Migren “geliyorum” der
Yanıp sönen ışıklar, zig-zag çizgileri, yarım görme, geçici görme kaybı. Tüm bunlara kollar, bacaklarda uyuşma ve güçsüzlük, konuşmada veya algılamada güçlük gibi öncü semptomlar eşlik ettiğinde migrenden muzdarip biri migren krizinin geldiğini anlayabiliyor. Ayrıca Migrenöz vertigo olarak adlandırılan ve migren baş ağrısı ile birlikte veya ağrıdan bağımsız ortaya çıkabilen baş dönmesi atakları yaşayanların sayısı da az değil. Stres, kaygı, hormonal değişiklikler, parlak veya yanıp sönen ışıklar, yiyecek ve uyku eksikliği dahil olmak üzere birçok neden migren baş ağrısı için tetikleyici olarak kabul ediliyor.
Tedavide amaç atakları önlemek
Migren tedavileri temelde baş ağrısı ataklarını önlemeyi amaçlıyor. Bu amaçla öncelikle migrenin şiddetini ve sıklığını azaltmak için kullanılan koruyucu ilaçlar, sonra da atak sırasında ağrı ve diğer semptomları durdurmak için ağrı kesici ilaçlar kullanılıyor. Koruyucu ilaçların düzenli olarak alınması gerektiğini belirten Nöroloji Uzmanı Dr. Nebahat Bilici, bunların yanı sıra migren özelinde geliştirilmiş migren aşısının da migrenli hastaların hayatını kolaylaştırdığının altını çiziyor.
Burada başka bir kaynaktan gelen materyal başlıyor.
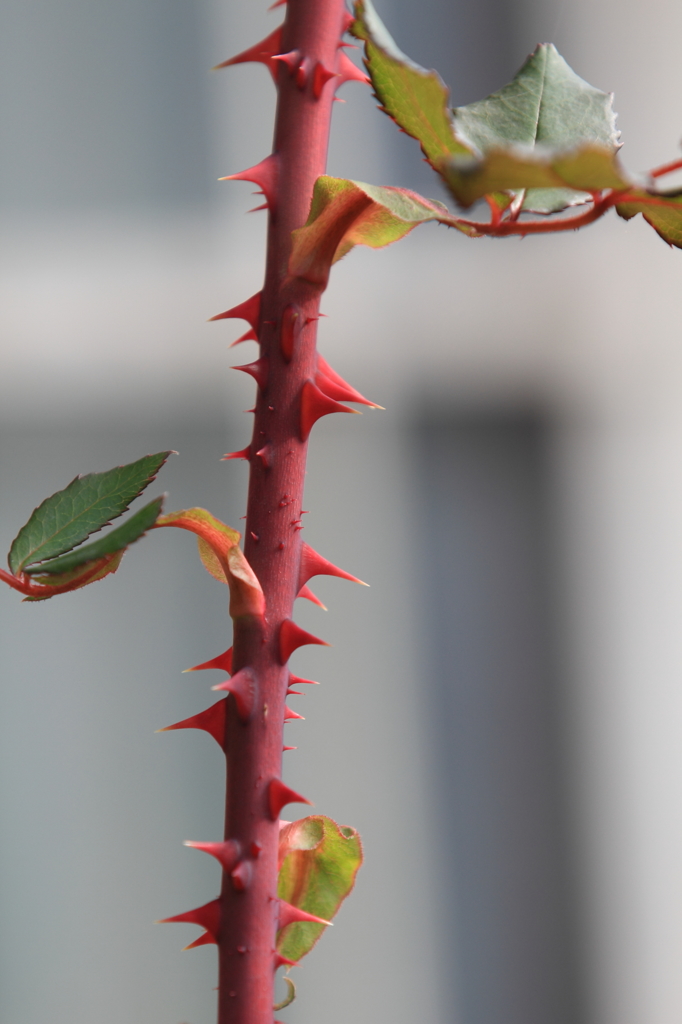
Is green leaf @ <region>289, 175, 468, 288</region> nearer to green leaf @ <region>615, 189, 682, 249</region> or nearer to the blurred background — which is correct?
green leaf @ <region>615, 189, 682, 249</region>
Migren tedavisinde botoksa da yer var
Kronik migren bulgularına sahip kişilerin ağrılarını gidermek amacıyla botoks tedavisi de uygulanabiliyor. Migren hastalarında etkinliği bilimsel olarak kanıtlanan botoks kullanımında, kronik migrenli kişilerde duysal sinir uçlarından salınarak ağrıyı başlatan kimyasal ileticiler bloke ediliyor. Bu kimyasal ileticilerin salınımının önlenmesi sonucunda, cilt altındaki sinir uçlarından santral sinir sistemine ulaşan ağrı yolakları aktive olamıyor ve böylece ağrı beyne ulaşmadan kontrol ediliyor. Kronik migrenli hastaların yüzde 75’inde botoks kullanımı etkili oluyor. Botoks enjeksiyonları kronik migren tedavisinde ilk bir yılda üç ay aralıklarla yapılıyor. Bir yıl sonrasında enjeksiyon süreleri hasta özelinde planlanıyor.
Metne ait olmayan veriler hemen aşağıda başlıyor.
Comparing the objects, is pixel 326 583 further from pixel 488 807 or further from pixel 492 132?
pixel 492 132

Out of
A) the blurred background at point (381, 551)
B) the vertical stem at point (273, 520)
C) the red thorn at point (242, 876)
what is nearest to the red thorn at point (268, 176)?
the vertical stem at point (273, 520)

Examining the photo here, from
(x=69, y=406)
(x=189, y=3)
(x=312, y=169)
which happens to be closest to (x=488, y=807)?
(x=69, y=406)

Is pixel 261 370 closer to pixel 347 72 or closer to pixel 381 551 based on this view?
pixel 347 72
İlaç alamayan ya da almak istemeyenler için
Çeşitli nedenlerle ilaç alamayan ya da ilaç almak istemeyen migren hastaları için alternatif bir tedavi yöntemi daha var. Amerikan Gıda ve İlaç Dairesi FDA onaylı ve “Cefaly” adı verilen bu cihaz elektriksel stimülasyon esasına dayanıyor. Deneyimli uzmanlar tarafından doğru kullanıldığında çok az riski ve yan etkisi olan bu cihaz ilaç yan etkileri ile ilgili sorunları olan insanlara migren tedavisinde yardımcı olabiliyor. Kafa bandı benzeri portatif bir cihaz olan Cefaly’nin kullanımında alın üzerine yapıştırılan elektrotlar yolu ile hastaya hafif elektriksel uyarılar veriliyor. Bu elektriksel uyarılar da migren baş ağrıları ile ilişkili bir siniri uyararak ağrıyı engelliyor.